One of the biggest concerns about RSS is the amount of bandwidth consumed by wasteful requests. Recently on an internal mailing list discussion there was a complaint about the amount of bandwidth wasted because weblog servers send a news aggregator an RSS feed containing items it has already seen. A typical news feed contains 10 - 15 news items where the oldest is a few weeks old and the newest is a few days old. A typical user has used their news aggregator to fetch the an RSS feed about once every other day. This means on average at least half the items in an RSS feed are redundant to people who are subscribed to the feed yet everyone (client & server) incurs bandwidth costs by having the redundant items appear in the feeds.

So how can this be solved? All the pieces to solve this puzzle are already on the table. Every news aggregator worth it's salt (NetNewsWire, SharpReader, NewsGator, RSS Bandit, FeedDemon, etc) uses HTTP Conditional GET requests. What does that mean in English? It means that most aggregators send information about when last they retrieved the RSS feed via the If-Modified-Since HTTP header and a the hashcode of the RSS feed provided by the server the last time it was fetched via the If-None-Match HTTP header. The interesting point is that although most news aggregators tell the server the last time they fetched the RSS feed almost no weblog server I am aware of actually uses this information to tailor the information sent back in the RSS feed. The weblog software I use is guilty of this as well.

If you fetched my RSS feed yesterday or the day before there is no reason for my weblog server to send you a 200K file containing five entries from last week which it currently does.
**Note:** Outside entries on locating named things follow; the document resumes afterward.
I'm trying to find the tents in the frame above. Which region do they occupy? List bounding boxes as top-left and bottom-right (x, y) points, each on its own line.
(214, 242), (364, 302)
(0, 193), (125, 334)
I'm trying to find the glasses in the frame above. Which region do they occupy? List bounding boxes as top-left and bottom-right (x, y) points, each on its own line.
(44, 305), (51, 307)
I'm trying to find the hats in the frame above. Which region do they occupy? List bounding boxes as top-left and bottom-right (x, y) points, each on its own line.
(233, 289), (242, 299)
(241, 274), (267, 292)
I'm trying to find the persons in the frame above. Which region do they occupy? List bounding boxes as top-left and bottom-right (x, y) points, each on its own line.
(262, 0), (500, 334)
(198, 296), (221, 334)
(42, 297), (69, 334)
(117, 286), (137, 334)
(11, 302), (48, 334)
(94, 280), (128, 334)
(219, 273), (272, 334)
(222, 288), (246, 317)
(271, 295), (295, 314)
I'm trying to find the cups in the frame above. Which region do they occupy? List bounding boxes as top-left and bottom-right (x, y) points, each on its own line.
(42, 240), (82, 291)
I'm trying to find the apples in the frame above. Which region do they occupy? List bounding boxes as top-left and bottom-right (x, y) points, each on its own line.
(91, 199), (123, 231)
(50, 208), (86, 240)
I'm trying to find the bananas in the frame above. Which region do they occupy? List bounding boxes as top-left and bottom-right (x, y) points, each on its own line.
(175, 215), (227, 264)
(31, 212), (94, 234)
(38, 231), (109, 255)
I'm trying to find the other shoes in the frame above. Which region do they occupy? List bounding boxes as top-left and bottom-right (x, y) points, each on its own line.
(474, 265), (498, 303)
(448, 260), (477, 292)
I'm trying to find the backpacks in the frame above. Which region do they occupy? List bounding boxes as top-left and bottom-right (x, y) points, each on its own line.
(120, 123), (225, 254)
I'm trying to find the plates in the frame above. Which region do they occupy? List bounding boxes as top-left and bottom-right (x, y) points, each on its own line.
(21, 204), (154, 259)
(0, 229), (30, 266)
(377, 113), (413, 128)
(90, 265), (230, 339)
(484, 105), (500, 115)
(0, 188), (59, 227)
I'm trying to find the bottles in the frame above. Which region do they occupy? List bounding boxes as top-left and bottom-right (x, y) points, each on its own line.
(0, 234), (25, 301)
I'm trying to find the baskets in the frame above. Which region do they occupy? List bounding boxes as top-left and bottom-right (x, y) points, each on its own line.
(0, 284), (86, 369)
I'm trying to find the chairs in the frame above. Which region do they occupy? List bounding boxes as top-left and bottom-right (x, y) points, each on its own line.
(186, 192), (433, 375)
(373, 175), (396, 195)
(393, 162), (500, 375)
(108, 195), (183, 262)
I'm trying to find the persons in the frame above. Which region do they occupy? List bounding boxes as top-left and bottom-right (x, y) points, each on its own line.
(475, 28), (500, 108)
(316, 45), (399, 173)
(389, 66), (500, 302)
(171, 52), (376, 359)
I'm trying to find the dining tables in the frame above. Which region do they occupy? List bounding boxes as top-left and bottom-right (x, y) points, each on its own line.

Actually it is worse, currently my weblog software doesn't even perform the simple check of seeing whether there are any new items before choosing to send down a 200K file.

Currently this optimization is the one performed by weblog servers, if there are no new items then a HTTP 304 response is sent otherwise a feed containing the last n items is sent. A further optimization is possible where the server only sends down the last n items newer than the If-Modified-Since date sent by the client.

I'll ensure that this change makes it into the next release of dasBlog (the weblog software I use) and if you use weblog software I suggest requesting that your software vendor to do the same.

UPDATE: There is a problem with the above proposal in that it calls for a reinterpretation of how If-Modified-Since is currently used by most HTTP clients and directly violates the HTTP spec which states

b) If the variant has been modified since the If-Modified-Since
         date, the response is exactly the same as for a normal GET.

The proposal is still valid except that this time instead of misusing the If-Modified-Since header I'd propose that clients and servers respect a new custom HTTP header such as "X-Feed-Items-New-Than"  whose value would be a date in the same format as that used by the If-Modified-Since header.